How to reduce Hilbert class polynomial roots and complex j-invariants into finite fields In PhD thesis "Cryptographic Schemes Based on Isogenies" by Anton Stolbunov on page 16, there are reductions of $\eta_i$, where $\{\eta_1, \dots, \eta_6\}$ are the roots of the Hilbert polynomial over the field $H$. These reductions $\bar{\eta}_i$ are made in the fields $\cal O$$_H/\mathfrak{p}_j$, $i \in [1,6], j \in [1,12]$ above $47$ (see Table 1.4). There is a statement also:
"Since the roots $\eta_i$ of the Hilbert class polynomial $B(X)$ lie in $\cal O$$_H$, their images $\bar{\eta}_i$ in $F$ are well-defined."
I have the following questions:

*

*How it is possible to reduce such $\eta$ modulo prime ideals $\mathfrak{p}$ in the field over $\mathbb{F}_p; p=47$? It would be great if someone gives the same example as it is in the thesis, for instance, what should be my steps when I reduce $\eta_2$ in the field $\cal O$$_H/\mathfrak{p}_3$? According to the table, $\bar{\eta}_2$ must be $12$.

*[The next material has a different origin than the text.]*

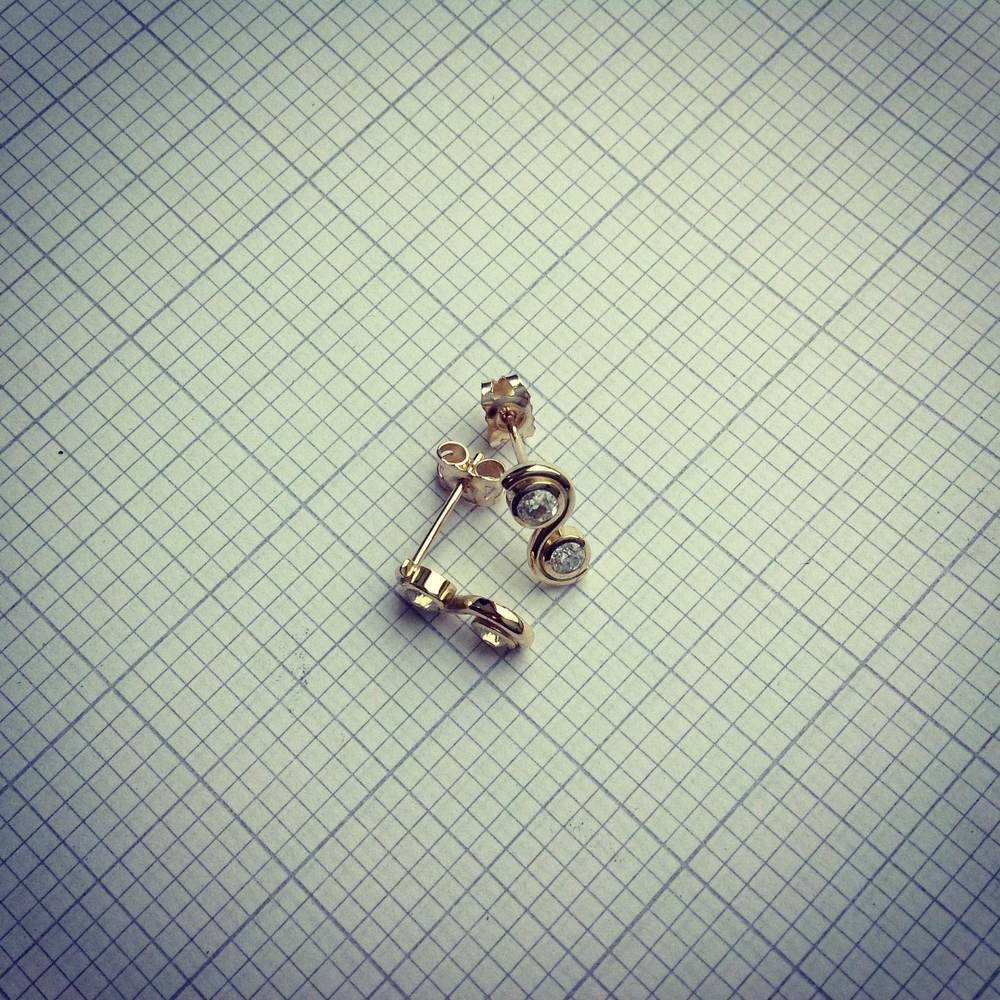 18ct yg diamond studs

*If I have a complex value of $j$-invariant of an elliptic curve, how could I find a bijection between it and its reduction in a finite field (page 17)?
 A: You should not think of $\eta_i$ as a complex number. You should think of $\eta_i$ as a root of $B(X)$. Since $B(X)$ has integer coefficients, you can reduce $B(X)$ mod $p$ (or equivalently mod $\mathfrak{p}$), simply by reducing each coefficient mod $p$. The roots of $B(X) \bmod p$ then yield the values of $\eta_i \bmod \mathfrak{p}$.
The following magma code, which is a slight elaboration of the magma code given in page 16 of Stolbunov's thesis, reconstructs Table 1.4 on page 16 of the thesis.
> D := -152;
> K<t> := QuadraticField(D);
> H<n> := ext< K | HilbertClassPolynomial(D) >;
> p := Factorization(47*RingOfIntegers(H));
> eta := Roots(PolynomialRing(H)!HilbertClassPolynomial(D));
> for j in [1..12] do
for>     F, phi := ResidueClassField(Order(p[j][1]), p[j][1]);
for>     [phi(eta[i][1]) : i in [1..6]];
for> end for;
[ 12, 41, 19, 15, 27, 24 ]
[ 19, 15, 24, 27, 41, 12 ]
[ 27, 24, 41, 12, 19, 15 ]
[ 15, 19, 27, 24, 12, 41 ]
[ 24, 27, 12, 41, 15, 19 ]
[ 41, 12, 15, 19, 24, 27 ]
[ 15, 19, 41, 12, 24, 27 ]
[ 24, 27, 19, 15, 41, 12 ]
[ 41, 12, 27, 24, 19, 15 ]
[ 12, 41, 24, 27, 15, 19 ]
[ 19, 15, 12, 41, 27, 24 ]
[ 27, 24, 15, 19, 12, 41 ]
> 

Note that the columns above appear in a different order than the order of the columns in Table 1.4 on page 16. This is simply because there is no canonical ordering to tell you which root of the polynomial is $\eta_1$, which one is $\eta_2$, etc.